Her comments came a week after Coun. Troy Nixon publicly accused Regional District of East Kootenay Area A director Mike Sosnowski of trying to ram through the Galloway Lands proposal, which he probably is. However, the point is if you want people to speak highly of you, you probably shouldn’t be casting stones at others. Glass houses, etc. You get the picture. (BTW, isn’t the Galloway Lands issue in Sosnowski’s jurisdiction?)

Her comments also came on the heels of a damning external report on the organizational structure of the city. The review, conducted by Innova Strategy Group and commissioned by the city, concluded that the city is held back by a history of inadequate leadership and poor accountability, and while it has been making improvements since 2020 it continues to operate at a ‘moderate’ level.

The Innova report described the organizational culture of the city as ‘varied’, resulting in “key issues such as accountability, trust, and working together are at times misdirected, leading to overall reputational harm and decreased operational performance.” Leadership was noted to have had significant turnover, while employee development was “lacking in several areas” causing problems with succession planning and training.

Rather than dwelling on such reports, the mayor suggests we should instead be trumpeting successes such as the $14 million in grants the city has secured over the past little while, adding those grants mean the city taxpayer isn’t on the hook for those projects. She’s right there, and good job. However, city taxpayers also want to know what’s being done with their money i.e. can’t we get some roads paved? I know we’re marketing ourselves as an outdoor adventure destination area, but do we really need a goat trail to get to The Montane?

Enacting the 43 recommendations in the report will go a long way towards a better public perception of the city.

Her related topic, which sparked the “Sunny Ways” message was the ongoing cesspool that is social media. The City of Fernie has shut off comments on its Facebook page because of ongoing threats, intimidation, and general crap.

On this one I can sympathize. The Prince George Daily News (which I founded in 2016) shut off its Facebook comments last year. We did it not because we were getting threatened (we weren’t, but other journalists have), but rather because what is being said on Facebook contributes nothing towards society. People who think being derisive is funny, people who believe that because they feel aggrieved they can be abusive, and those who are just plain old misogynist, racist, bigoted, intolerant, etc. aren’t contributing anything to anything. We simply don’t need it.

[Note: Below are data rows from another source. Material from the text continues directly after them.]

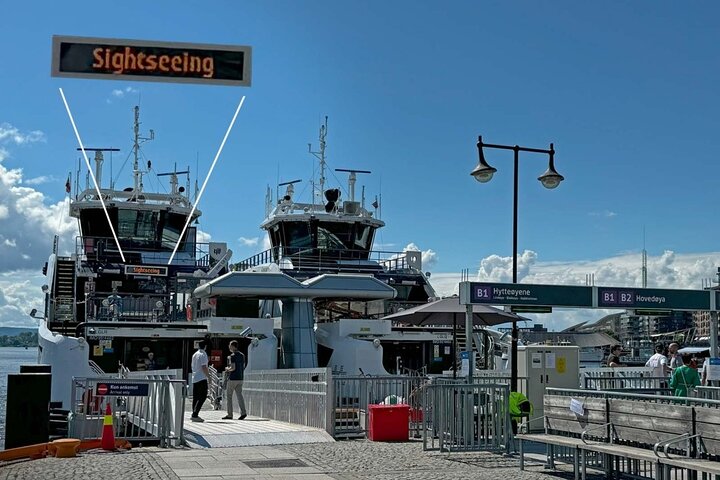 Oslofjord Sightseeing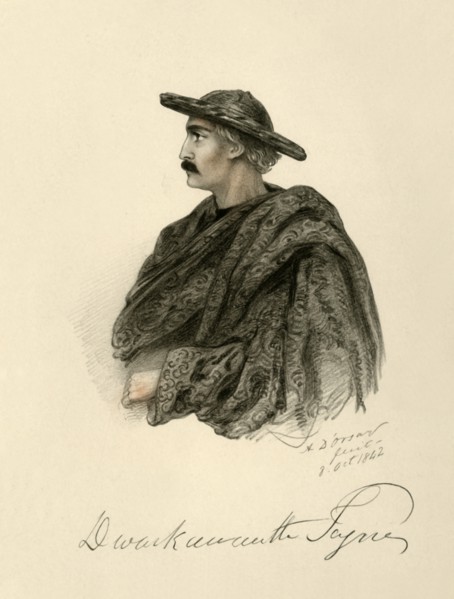 Dwarkanath Tagore', 1842.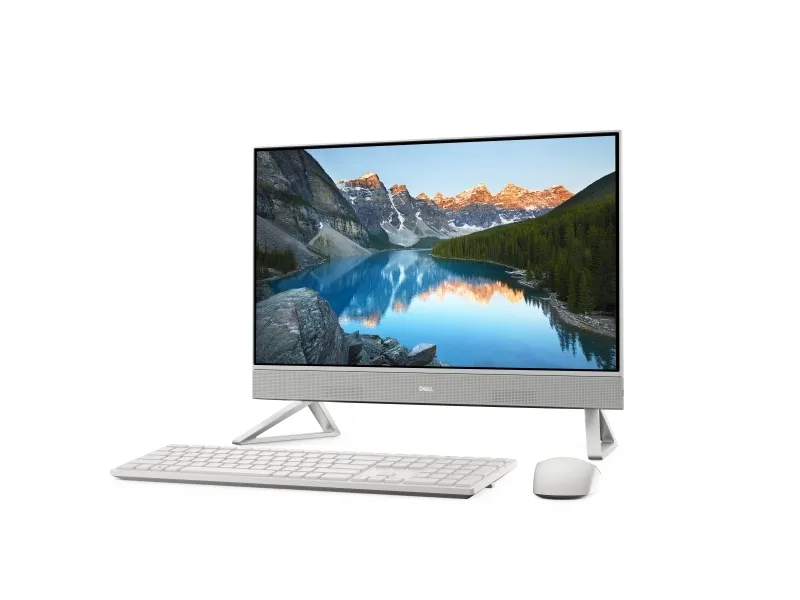 Dell Inspiron 24 5430 All-in-One - Alt-i-én Core 5 120U / op til 5 GHz - RAM 16 GB - SSD 1 TB - NVMe - Intel Graphics - Gigabit Ethernet, Bluetooth, IEEE 802.11ax (Wi-Fi 6E) - Win 11 Pro - skærm: LED 23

And if you think being able to call someone a name on Facebook is free speech, you have no idea what free speech is.

So, I can certainly support Qualizza’s statement when she says if you have a beef with City Hall, contact her, a city councillor, or staff directly. Don’t beak off on Facebook because that solves nothing.

That being said, city council is a public body so it is open to public scrutiny and criticism.

Bill Phillips is a 30-year veteran of journalism. He grew up in Fernie, and started his career at The Free Press in the 1980s.